▸ **TASK LIST**
1. Please copy the corrplot thread in full, word for word.
2. From the records, repeat the lines verbatim, starting at the line containing "Which would you say, from" and ending at the line containing "the autumn leaf", both included.
-- SELECTED EXTRACT start --
How do I interpret the output of corrplot? - r

The corrplot packages provides some neat plots and documents with examples.
But I don't understand the output. I can see that if you have a matrix A_ij, you can plot it as an arrangement of n by n square tiles, where the color of tile ij corresponds to the value of A_ij. But some examples appear to have more dimensions:
Here we can guess that color shows the correlation coefficient, and orientation of the ellipse is negative/positive correlation. What is the eccentricity?
The documentation for method says:
the visualization method of correlation matrix to be used. Currently, it supports seven methods, named "circle" (default), "square", "ellipse", "number", "pie", "shade" and "color". See examples for details.
The areas of circles or squares show the absolute value of corresponding correlation coefficients. Method "pie" and "shade" came from Michael Friendly’s job (with some adjustment about the shade added on), and "ellipse" came from D.J. Murdoch and E.D. Chow’s job, see in section References.
So we know that the area, for circles and squares, should show the coefficient. What about the other dimensions, and other methods?

There is only one dimension shown by the plot.
Michael Friendly, in Corrgrams: Exploratory displays for correlation matrices (the corrplot documentation confusingly refers to this as his "job"), says:
In the shaded row, each cell is shaded blue or red depending on the sign of the correlation, and with the intensity of color scaled 0–100% in proportion to the magnitude of the correlation. (Such scaled colors are easily computed using RGB coding from red, (1, 0, 0), through white (1, 1, 1), to blue (0, 0, 1). For simplicity, we ignore the non-linearities of color reproduction and perception, but note that these are easily accommodated in the color mapping function.) White diagonal lines are added so that the direction of the correlation may still be discerned in black and white. This bipolar scale of color was chosen to leave correlations near 0 empty (white), and to make positive and negative values of equal magnitude approximately equally intensely shaded. Gray scale and other color schemes are implemented in our software (Section 6), but not illustrated here.
-- SELECTED EXTRACT end --
-- MATERIAL FOR THIS EXERCISE start --
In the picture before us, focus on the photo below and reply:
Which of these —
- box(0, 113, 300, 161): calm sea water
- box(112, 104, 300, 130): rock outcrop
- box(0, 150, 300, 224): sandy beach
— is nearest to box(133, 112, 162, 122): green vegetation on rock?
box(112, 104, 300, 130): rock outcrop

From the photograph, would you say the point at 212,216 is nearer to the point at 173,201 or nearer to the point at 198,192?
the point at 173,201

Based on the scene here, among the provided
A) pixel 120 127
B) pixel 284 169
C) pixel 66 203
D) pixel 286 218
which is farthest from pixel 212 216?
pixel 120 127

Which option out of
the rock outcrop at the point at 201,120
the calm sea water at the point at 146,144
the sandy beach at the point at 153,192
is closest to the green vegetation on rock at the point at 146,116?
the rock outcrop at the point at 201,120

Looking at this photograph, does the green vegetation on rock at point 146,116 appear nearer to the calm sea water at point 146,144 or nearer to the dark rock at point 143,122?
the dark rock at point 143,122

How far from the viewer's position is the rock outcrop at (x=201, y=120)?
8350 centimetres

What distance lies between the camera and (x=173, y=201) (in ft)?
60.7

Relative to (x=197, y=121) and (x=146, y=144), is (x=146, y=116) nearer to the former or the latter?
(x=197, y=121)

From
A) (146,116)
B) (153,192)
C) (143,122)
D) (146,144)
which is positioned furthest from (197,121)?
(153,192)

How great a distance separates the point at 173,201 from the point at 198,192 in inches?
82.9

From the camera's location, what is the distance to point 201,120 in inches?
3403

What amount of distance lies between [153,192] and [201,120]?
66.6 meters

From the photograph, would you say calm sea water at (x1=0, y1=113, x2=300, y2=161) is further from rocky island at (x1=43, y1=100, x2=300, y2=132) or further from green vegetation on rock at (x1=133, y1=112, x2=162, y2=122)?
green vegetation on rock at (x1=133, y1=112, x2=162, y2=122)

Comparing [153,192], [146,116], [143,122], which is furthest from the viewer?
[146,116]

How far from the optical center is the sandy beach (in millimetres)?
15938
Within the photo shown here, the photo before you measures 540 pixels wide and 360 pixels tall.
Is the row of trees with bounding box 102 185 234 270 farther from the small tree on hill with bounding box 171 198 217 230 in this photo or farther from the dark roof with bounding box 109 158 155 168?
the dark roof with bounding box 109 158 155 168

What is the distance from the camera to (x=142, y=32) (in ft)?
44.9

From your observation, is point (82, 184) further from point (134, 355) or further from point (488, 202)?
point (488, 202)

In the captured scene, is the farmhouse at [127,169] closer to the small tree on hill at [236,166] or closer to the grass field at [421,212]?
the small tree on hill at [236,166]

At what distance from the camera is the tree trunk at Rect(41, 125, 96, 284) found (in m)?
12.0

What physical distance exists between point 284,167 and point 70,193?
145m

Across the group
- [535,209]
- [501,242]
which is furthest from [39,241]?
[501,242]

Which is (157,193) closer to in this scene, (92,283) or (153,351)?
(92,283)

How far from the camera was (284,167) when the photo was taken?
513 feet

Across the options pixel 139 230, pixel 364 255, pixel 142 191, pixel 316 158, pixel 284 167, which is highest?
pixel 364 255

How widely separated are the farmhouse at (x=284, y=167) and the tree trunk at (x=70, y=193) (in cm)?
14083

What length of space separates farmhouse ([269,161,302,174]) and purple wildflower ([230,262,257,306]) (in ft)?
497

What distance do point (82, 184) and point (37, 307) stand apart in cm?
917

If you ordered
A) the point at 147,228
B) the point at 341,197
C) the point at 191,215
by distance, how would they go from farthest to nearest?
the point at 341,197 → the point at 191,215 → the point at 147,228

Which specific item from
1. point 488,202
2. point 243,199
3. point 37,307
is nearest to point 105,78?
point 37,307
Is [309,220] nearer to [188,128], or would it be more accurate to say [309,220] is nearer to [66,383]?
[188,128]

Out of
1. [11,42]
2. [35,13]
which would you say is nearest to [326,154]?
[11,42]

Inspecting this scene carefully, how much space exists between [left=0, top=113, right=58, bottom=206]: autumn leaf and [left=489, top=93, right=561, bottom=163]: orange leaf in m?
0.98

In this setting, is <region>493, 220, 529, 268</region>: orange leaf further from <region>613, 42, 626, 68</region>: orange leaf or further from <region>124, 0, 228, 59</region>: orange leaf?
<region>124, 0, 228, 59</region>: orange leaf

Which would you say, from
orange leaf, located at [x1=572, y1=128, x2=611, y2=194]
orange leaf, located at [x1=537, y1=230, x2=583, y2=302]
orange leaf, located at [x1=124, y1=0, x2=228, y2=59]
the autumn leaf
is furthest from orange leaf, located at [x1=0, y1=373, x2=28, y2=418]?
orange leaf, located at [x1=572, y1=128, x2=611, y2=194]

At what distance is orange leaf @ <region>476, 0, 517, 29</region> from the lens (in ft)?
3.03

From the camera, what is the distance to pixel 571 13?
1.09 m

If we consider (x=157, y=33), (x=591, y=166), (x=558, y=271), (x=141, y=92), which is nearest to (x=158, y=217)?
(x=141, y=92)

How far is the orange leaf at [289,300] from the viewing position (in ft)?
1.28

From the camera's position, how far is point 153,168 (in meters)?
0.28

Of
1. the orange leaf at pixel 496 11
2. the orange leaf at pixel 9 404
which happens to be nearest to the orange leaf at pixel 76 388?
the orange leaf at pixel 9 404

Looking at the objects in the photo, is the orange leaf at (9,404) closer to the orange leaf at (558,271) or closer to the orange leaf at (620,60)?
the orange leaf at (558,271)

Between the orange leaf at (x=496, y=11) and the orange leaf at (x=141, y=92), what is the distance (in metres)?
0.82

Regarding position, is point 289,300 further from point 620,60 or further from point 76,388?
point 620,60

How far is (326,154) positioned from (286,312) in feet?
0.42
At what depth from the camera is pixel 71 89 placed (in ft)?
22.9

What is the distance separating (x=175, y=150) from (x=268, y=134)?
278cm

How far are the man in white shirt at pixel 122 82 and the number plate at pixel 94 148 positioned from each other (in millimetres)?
-- MATERIAL FOR THIS EXERCISE end --
▸ **ANSWER SET**
1.
How do I interpret the output of corrplot? - r

The corrplot packages provides some neat plots and documents with examples.
But I don't understand the output. I can see that if you have a matrix A_ij, you can plot it as an arrangement of n by n square tiles, where the color of tile ij corresponds to the value of A_ij. But some examples appear to have more dimensions:
Here we can guess that color shows the correlation coefficient, and orientation of the ellipse is negative/positive correlation. What is the eccentricity?
The documentation for method says:
the visualization method of correlation matrix to be used. Currently, it supports seven methods, named "circle" (default), "square", "ellipse", "number", "pie", "shade" and "color". See examples for details.
The areas of circles or squares show the absolute value of corresponding correlation coefficients. Method "pie" and "shade" came from Michael Friendly’s job (with some adjustment about the shade added on), and "ellipse" came from D.J. Murdoch and E.D. Chow’s job, see in section References.
So we know that the area, for circles and squares, should show the coefficient. What about the other dimensions, and other methods?

There is only one dimension shown by the plot.
Michael Friendly, in Corrgrams: Exploratory displays for correlation matrices (the corrplot documentation confusingly refers to this as his "job"), says:
In the shaded row, each cell is shaded blue or red depending on the sign of the correlation, and with the intensity of color scaled 0–100% in proportion to the magnitude of the correlation. (Such scaled colors are easily computed using RGB coding from red, (1, 0, 0), through white (1, 1, 1), to blue (0, 0, 1). For simplicity, we ignore the non-linearities of color reproduction and perception, but note that these are easily accommodated in the color mapping function.) White diagonal lines are added so that the direction of the correlation may still be discerned in black and white. This bipolar scale of color was chosen to leave correlations near 0 empty (white), and to make positive and negative values of equal magnitude approximately equally intensely shaded. Gray scale and other color schemes are implemented in our software (Section 6), but not illustrated here.

2.
Which would you say, from
orange leaf, located at [x1=572, y1=128, x2=611, y2=194]
orange leaf, located at [x1=537, y1=230, x2=583, y2=302]
orange leaf, located at [x1=124, y1=0, x2=228, y2=59]
the autumn leaf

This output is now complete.